## begin

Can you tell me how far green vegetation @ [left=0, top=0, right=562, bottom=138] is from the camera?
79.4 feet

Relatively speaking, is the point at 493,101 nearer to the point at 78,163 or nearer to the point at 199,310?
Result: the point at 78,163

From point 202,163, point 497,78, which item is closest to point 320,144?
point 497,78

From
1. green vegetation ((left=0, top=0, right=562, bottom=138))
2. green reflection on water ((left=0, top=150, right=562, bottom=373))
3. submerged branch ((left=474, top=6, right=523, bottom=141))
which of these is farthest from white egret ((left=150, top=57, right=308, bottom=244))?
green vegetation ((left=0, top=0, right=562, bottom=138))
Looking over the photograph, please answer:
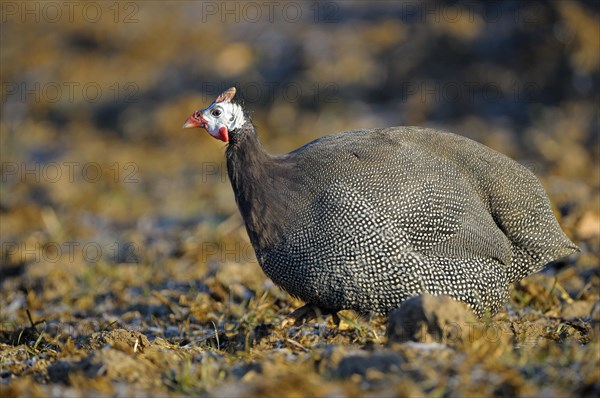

## end

# EXERCISE AIM
Rewrite the listing above with "white egret" swapped for "gray heron" and nothing else altered. Leave out the pictures.

# OUTPUT BELOW
Can you tell me how far green vegetation @ [left=0, top=0, right=562, bottom=138] is from the camera?
79.4 feet

Relatively speaking, is the point at 493,101 nearer to the point at 78,163 or nearer to the point at 199,310?
Result: the point at 78,163

From point 202,163, point 497,78, which item is closest to point 320,144?
point 497,78

From
1. green vegetation ((left=0, top=0, right=562, bottom=138))
2. green reflection on water ((left=0, top=150, right=562, bottom=373))
3. submerged branch ((left=474, top=6, right=523, bottom=141))
which of these is farthest from gray heron ((left=150, top=57, right=308, bottom=244))?
green vegetation ((left=0, top=0, right=562, bottom=138))
Looking over the photograph, please answer:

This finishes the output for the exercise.